1. A protein-drug conjugate, comprising:

an annexin protein to which a plurality of valproic acid (VPA) molecules are covalently linked.

2. The protein-drug conjugate of claim 1, wherein the annexin protein is human annexin A5.

3. The protein-drug conjugate of claim 1, wherein the VPA molecules are covalently linked to the annexin protein by using 1-ethyl-3(3-dimethylaminopropyl) carbodiimide (EDC) crosslinking chemistry.

4. The protein-drug conjugate of claim 1, wherein the plurality of VPA molecules is in a range of 5 to 20 VPA molecules per molecule of annexin protein.

5. A therapeutic composition, comprising:

(1) a protein-drug conjugate component comprising annexin proteins to which valproic acid molecules are covalently linked; and

(2) at least one of an immunostimulant component and an mTOR inhibitor component.

6. The therapeutic composition of claim 5, wherein the immunostimulant component is selected from the group consisting of cyclophosphamide, glycated chitosans, muramyldipeptide derivatives, trehalose-dimycolates, BCG-cell wall skeletons, cytokines, and combinations thereof.

7. The therapeutic composition of claim 5, wherein the mTOR inhibitor component is selected from the group consisting of rapamycin, everolimus, temsirolimus, ridaforolimus, metformin, tacrolimus, ABT-578, AP23675, AP-23841, 7-epi-rapamycin, 7-thiomethyl-rapamycin, 7-epi-tromethoxyphenyyl-rapamycin, 7-epi-thiomethyl-rapamycin, 7-demethoxy-rapamycin, 32-demethoxy-rapamycin, 7-desmethyl-rapamycin, 42-O-(2-hydroxy) ethyl-rapamycin, and other analogs of rapamycin.

8. The therapeutic composition of claim 5, wherein the annexin proteins comprise human annexin A5.

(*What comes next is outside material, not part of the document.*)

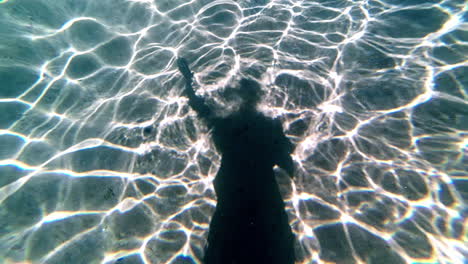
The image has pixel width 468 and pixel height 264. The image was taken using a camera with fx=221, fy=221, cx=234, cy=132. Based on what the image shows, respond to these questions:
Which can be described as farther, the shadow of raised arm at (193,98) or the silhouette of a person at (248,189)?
the shadow of raised arm at (193,98)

9. The therapeutic composition of claim 5, wherein the protein-drug conjugate component comprises an average number of 5 to 20 VPA molecules per molecule of annexin protein.

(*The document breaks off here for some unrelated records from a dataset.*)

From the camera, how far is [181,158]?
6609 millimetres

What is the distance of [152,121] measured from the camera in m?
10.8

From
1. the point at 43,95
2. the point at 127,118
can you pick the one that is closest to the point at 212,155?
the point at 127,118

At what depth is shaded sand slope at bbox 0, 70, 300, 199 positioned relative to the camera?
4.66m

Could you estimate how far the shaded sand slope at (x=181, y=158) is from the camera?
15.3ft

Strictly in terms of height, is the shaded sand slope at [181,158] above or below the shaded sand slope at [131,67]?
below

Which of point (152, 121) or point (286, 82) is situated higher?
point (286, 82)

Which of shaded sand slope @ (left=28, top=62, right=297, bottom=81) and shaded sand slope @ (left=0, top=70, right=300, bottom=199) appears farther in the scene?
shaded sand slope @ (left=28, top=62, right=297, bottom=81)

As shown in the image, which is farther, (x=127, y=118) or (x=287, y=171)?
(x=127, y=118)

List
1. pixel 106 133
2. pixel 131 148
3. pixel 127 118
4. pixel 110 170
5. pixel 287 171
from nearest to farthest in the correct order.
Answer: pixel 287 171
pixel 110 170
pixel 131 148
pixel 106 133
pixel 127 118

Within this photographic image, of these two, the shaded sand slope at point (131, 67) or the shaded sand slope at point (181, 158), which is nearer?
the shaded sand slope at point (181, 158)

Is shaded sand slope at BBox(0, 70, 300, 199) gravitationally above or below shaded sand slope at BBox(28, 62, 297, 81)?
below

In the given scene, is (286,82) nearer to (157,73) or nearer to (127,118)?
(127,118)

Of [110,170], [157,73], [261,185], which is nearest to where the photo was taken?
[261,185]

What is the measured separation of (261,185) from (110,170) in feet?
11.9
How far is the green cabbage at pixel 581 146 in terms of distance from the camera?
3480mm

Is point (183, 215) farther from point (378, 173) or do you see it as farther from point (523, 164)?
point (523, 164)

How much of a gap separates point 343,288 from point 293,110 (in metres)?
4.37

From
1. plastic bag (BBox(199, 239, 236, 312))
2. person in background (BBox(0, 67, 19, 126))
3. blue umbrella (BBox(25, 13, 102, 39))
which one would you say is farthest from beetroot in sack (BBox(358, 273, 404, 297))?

10. A method of treating a subject afflicted with breast cancer characterized by a triple-negative phenotype, comprising:

administering to the subject a therapeutic amount of a protein-drug conjugate comprising an annexin protein to which a plurality of valproic acid molecules are covalently linked.

11. The method of claim 10, wherein the annexin protein is human annexin A5.

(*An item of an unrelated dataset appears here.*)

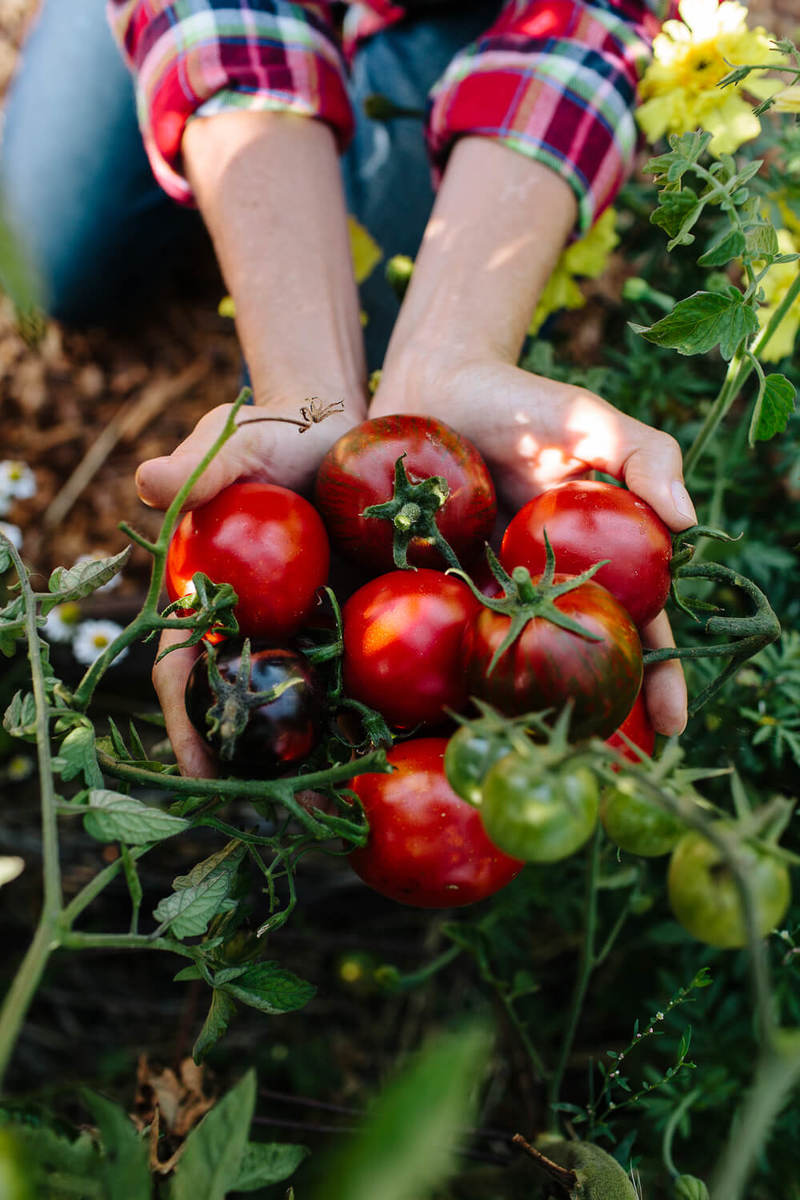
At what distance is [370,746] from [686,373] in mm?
944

12. The method of claim 10, wherein the plurality of VPA molecules is in a range of 5 to 20 VPA molecules per molecule of annexin protein.

13. The method of claim 10, further comprising administering a therapeutically-effective amount of at least one of an immunostimulant and an mTOR inhibitor to the subject.

14. The method of claim 13, wherein the immunostimulant is selected from the group consisting of cyclophosphamide, glycated chitosans, muramyldipeptide derivatives, trehalose-dimycolates, BCG-cell wall skeletons, cytokines, and combinations thereof.

15. The method of claim 13, wherein the mTOR inhibitor is selected from the group consisting of rapamycin, everolimus, temsirolimus, ridaforolimus, metformin, tacrolimus, ABT-578, AP23675, AP-23841, 7-epi-rapamycin, 7-thiomethyl-rapamycin, 7-epi-tromethoxyphenyyl-rapamycin, 7-epi-thiomethyl-rapamycin, 7-demethoxy-rapamycin, 32-demethoxy-rapamycin, 7-desmethyl-rapamycin, 42-O-(2-hydroxy) ethyl-rapamycin, and other analogs of rapamycin.

16. A protein-drug conjugate, comprising:

human annexin A5 protein; and

a plurality of valproic acid molecules in a range of 5 to 20 VPA molecules per molecule of annexin protein;

wherein the plurality of valproic acid molecules are covalently linked to the human annexin A5 protein via 1-ethyl-3(3-dimethylaminopropyl)carbodiimide (EDC) crosslinking chemistry.